▶ YOUR INSTRUCTIONS
Copy out, word for word, the stretch of the material that opens with the line containing "What span lies" and runs through the last line of the material, including both ends.
***
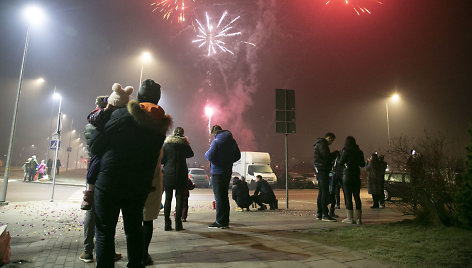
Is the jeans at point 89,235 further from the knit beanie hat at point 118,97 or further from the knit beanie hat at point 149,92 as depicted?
the knit beanie hat at point 149,92

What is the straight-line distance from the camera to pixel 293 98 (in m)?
11.1

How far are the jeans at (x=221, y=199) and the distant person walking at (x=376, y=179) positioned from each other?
23.4 feet

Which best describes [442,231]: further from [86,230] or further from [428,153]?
[86,230]

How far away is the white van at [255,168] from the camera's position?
81.8 feet

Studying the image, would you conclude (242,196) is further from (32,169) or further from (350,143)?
(32,169)

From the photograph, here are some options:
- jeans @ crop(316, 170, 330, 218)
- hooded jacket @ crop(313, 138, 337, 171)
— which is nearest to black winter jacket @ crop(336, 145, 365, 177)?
hooded jacket @ crop(313, 138, 337, 171)

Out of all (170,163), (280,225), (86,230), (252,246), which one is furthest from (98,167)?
(280,225)

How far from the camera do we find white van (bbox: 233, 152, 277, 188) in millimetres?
24938

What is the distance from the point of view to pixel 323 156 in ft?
24.6

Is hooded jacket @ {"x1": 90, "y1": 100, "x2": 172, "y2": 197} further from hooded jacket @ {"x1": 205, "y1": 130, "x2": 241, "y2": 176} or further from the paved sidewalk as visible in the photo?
hooded jacket @ {"x1": 205, "y1": 130, "x2": 241, "y2": 176}

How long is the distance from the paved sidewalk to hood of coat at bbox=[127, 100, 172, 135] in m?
1.74

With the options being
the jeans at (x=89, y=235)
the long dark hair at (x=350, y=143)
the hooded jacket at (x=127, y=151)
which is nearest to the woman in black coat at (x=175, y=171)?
the jeans at (x=89, y=235)

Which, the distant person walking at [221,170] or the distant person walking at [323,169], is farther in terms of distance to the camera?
the distant person walking at [323,169]

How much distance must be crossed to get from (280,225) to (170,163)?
8.71ft
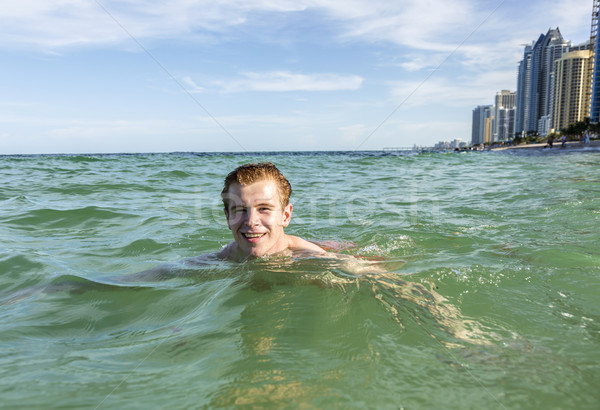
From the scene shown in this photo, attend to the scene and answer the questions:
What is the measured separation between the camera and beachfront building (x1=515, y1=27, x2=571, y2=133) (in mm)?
132363

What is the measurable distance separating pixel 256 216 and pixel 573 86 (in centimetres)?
13977

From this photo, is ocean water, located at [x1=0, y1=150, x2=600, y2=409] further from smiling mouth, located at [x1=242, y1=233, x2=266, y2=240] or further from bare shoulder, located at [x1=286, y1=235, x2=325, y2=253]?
bare shoulder, located at [x1=286, y1=235, x2=325, y2=253]

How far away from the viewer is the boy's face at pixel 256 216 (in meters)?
3.36

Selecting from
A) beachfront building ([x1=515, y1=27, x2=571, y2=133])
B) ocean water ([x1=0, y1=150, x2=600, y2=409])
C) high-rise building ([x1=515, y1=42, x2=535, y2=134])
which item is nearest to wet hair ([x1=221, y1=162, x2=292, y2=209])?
ocean water ([x1=0, y1=150, x2=600, y2=409])

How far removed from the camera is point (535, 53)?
14025 centimetres

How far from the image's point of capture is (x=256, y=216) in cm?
338

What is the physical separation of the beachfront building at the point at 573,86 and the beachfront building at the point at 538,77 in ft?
23.6

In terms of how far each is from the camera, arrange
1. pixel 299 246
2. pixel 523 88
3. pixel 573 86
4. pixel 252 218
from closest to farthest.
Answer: pixel 252 218 < pixel 299 246 < pixel 573 86 < pixel 523 88

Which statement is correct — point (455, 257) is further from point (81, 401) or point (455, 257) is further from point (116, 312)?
point (81, 401)

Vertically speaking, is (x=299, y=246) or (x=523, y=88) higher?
(x=523, y=88)

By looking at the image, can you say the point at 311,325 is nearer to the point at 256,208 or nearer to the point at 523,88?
the point at 256,208

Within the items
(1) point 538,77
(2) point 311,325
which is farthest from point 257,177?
(1) point 538,77

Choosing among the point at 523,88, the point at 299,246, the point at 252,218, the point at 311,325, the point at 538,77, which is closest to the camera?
the point at 311,325

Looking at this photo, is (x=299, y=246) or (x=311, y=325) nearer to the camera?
(x=311, y=325)
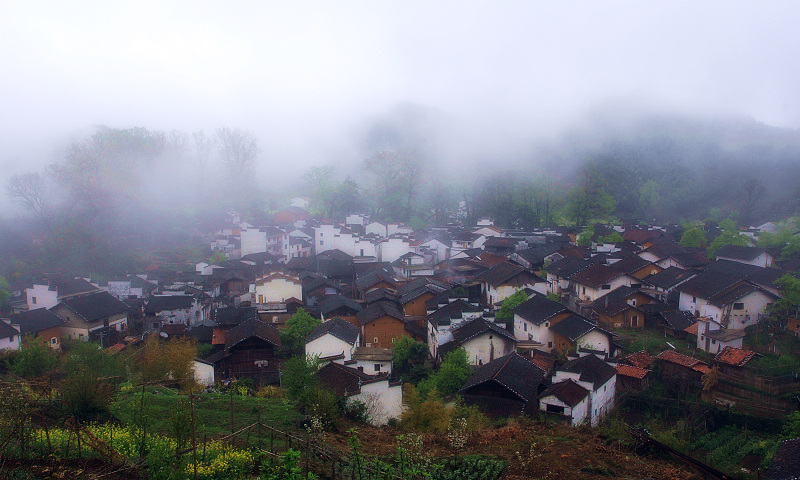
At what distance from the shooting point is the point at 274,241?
33.0m

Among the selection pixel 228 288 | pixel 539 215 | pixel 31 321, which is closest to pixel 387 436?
pixel 31 321

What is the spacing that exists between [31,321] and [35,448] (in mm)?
15156

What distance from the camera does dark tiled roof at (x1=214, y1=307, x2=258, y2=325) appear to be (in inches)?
731

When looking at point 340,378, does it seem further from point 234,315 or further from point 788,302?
point 788,302

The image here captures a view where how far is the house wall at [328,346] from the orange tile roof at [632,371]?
7794 millimetres

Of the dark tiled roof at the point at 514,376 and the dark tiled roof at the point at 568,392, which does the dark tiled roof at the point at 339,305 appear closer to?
the dark tiled roof at the point at 514,376

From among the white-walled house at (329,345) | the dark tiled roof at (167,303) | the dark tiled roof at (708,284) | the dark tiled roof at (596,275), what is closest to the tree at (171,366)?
the white-walled house at (329,345)

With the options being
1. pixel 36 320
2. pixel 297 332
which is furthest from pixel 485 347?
pixel 36 320

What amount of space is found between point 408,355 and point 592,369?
5721mm

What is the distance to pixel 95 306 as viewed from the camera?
65.6 feet

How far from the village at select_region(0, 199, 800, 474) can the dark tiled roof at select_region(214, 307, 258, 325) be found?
0.08 metres

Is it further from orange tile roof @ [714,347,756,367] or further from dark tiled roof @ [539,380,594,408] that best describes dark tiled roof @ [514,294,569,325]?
dark tiled roof @ [539,380,594,408]

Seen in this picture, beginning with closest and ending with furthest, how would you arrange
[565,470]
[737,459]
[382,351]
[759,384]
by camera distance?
[565,470] → [737,459] → [759,384] → [382,351]

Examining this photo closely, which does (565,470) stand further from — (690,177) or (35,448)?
(690,177)
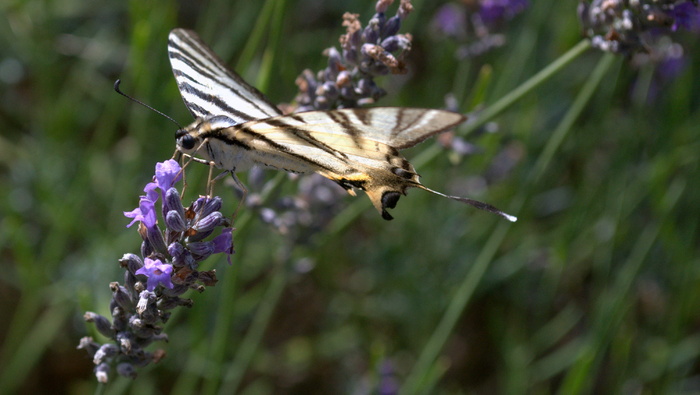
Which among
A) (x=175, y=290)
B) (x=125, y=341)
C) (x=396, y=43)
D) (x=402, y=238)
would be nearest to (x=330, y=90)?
(x=396, y=43)

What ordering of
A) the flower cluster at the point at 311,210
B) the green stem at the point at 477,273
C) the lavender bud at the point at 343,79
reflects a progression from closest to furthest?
the lavender bud at the point at 343,79 < the green stem at the point at 477,273 < the flower cluster at the point at 311,210

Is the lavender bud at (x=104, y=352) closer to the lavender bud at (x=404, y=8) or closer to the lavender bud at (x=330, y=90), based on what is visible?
the lavender bud at (x=330, y=90)

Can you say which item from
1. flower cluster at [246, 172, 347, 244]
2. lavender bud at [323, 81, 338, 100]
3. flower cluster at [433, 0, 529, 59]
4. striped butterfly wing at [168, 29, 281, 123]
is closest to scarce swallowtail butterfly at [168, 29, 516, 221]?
striped butterfly wing at [168, 29, 281, 123]

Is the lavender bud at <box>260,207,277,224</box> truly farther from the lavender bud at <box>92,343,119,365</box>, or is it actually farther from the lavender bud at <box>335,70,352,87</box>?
the lavender bud at <box>92,343,119,365</box>

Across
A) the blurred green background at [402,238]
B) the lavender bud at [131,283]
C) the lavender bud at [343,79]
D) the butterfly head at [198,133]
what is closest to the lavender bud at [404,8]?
the lavender bud at [343,79]

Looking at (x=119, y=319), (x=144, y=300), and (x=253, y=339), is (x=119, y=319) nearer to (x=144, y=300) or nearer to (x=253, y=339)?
(x=144, y=300)

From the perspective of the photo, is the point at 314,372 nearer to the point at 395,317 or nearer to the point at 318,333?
the point at 318,333
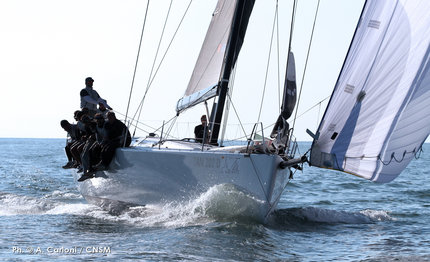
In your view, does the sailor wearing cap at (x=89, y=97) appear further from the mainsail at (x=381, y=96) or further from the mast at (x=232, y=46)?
the mainsail at (x=381, y=96)

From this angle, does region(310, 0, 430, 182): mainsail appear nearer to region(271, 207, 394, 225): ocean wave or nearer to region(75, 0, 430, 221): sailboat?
region(75, 0, 430, 221): sailboat

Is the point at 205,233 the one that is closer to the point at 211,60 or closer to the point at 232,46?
the point at 232,46

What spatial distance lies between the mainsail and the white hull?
106 centimetres

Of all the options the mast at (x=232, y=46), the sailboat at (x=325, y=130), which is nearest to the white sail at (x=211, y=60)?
the sailboat at (x=325, y=130)

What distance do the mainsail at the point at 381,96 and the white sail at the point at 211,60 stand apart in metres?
3.24

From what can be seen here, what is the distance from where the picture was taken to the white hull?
368 inches

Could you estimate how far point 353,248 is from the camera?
8.82 metres

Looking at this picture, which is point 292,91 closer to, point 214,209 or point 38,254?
point 214,209

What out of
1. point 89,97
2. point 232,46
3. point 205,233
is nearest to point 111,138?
point 89,97

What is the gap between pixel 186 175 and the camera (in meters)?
10.2

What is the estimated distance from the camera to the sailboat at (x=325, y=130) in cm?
815

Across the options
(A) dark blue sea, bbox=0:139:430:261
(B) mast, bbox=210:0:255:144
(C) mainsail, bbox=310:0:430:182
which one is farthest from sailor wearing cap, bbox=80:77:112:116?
(C) mainsail, bbox=310:0:430:182

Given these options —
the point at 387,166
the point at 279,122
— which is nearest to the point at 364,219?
the point at 279,122

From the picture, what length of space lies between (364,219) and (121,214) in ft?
14.9
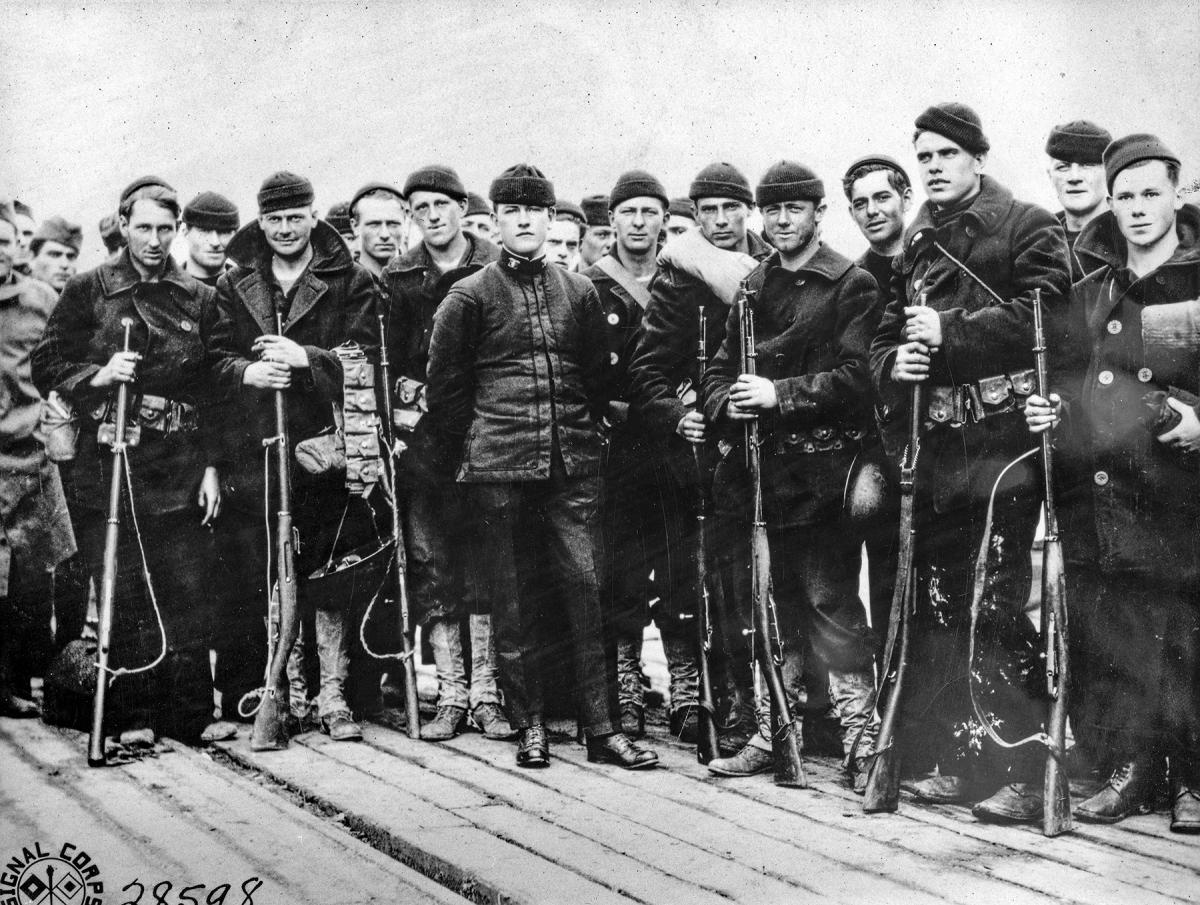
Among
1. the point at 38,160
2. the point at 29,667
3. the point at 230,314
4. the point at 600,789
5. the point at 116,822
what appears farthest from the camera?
the point at 29,667

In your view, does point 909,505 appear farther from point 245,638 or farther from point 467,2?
point 245,638

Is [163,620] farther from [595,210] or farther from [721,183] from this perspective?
[595,210]

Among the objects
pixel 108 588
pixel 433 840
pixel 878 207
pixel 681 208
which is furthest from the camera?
pixel 681 208

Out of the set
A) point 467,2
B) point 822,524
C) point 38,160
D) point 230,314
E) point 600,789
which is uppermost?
point 467,2

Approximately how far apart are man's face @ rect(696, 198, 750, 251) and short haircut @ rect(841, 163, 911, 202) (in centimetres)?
53

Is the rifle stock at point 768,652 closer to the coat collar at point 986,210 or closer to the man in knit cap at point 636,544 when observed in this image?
the man in knit cap at point 636,544

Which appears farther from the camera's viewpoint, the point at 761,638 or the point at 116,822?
the point at 761,638

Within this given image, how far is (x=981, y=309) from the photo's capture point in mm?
4145

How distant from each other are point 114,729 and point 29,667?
1190mm

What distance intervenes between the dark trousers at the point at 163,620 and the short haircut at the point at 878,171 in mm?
3101

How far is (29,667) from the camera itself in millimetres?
6035

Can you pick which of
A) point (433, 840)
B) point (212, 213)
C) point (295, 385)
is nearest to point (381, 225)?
point (212, 213)

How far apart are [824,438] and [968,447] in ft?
1.99

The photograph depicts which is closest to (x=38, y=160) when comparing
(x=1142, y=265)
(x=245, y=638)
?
(x=245, y=638)
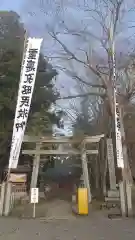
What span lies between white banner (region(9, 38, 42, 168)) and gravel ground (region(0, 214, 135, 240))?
2.71m

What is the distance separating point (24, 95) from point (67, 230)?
5.92m

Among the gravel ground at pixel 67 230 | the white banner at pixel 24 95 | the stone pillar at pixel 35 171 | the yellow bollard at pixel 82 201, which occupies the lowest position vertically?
the gravel ground at pixel 67 230

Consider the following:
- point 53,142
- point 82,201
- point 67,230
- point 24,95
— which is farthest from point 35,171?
point 67,230

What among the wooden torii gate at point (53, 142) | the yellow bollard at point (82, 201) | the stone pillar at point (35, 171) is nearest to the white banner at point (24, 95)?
the yellow bollard at point (82, 201)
***
▶ FINAL RESULT
What span lies between white banner (region(9, 38, 42, 168)) and gravel ground (region(0, 214, 135, 240))?
2.71m

What is the distance separating point (24, 95) from point (67, 230)?
5.92m

Among the gravel ground at pixel 67 230 | the white banner at pixel 24 95 | the stone pillar at pixel 35 171 | the yellow bollard at pixel 82 201, which occupies the lowest position vertically?
the gravel ground at pixel 67 230

Consider the following:
- point 53,142
- point 82,201
- point 67,230
- point 24,95
— which is farthest from point 35,171?
point 67,230

What among the wooden torii gate at point (53, 142) | the yellow bollard at point (82, 201) | the stone pillar at point (35, 171) is nearest to the white banner at point (24, 95)?
the yellow bollard at point (82, 201)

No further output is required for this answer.